Problem to solve: Those lines of the material below that fall between its first line and the line with "common name: thomson's gazelle", both included, are to be repeated exactly.

Data provided:
========================================================================
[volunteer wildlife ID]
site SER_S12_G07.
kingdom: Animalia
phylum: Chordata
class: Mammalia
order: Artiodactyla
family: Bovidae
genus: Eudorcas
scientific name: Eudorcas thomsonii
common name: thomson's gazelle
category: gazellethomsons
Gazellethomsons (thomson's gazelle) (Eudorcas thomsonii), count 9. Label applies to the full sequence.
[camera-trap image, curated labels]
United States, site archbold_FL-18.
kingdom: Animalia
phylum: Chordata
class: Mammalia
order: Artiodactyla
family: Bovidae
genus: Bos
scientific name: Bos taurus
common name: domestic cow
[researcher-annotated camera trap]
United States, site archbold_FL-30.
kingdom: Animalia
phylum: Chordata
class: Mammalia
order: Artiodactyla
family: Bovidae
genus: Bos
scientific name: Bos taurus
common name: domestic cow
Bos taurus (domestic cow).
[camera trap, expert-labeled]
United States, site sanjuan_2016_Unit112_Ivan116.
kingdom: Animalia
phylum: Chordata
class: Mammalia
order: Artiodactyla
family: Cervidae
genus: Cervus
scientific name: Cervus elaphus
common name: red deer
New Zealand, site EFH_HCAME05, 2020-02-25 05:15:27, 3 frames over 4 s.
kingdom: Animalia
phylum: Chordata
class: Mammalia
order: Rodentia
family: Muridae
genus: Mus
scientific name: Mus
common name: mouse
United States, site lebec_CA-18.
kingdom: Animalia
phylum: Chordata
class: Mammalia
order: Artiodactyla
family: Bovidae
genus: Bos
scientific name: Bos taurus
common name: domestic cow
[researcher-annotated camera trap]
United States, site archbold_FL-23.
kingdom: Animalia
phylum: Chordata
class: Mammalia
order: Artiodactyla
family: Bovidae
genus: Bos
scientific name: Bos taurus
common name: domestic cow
========================================================================
Exercise response:
[volunteer wildlife ID]
site SER_S12_G07.
kingdom: Animalia
phylum: Chordata
class: Mammalia
order: Artiodactyla
family: Bovidae
genus: Eudorcas
scientific name: Eudorcas thomsonii
common name: thomson's gazelle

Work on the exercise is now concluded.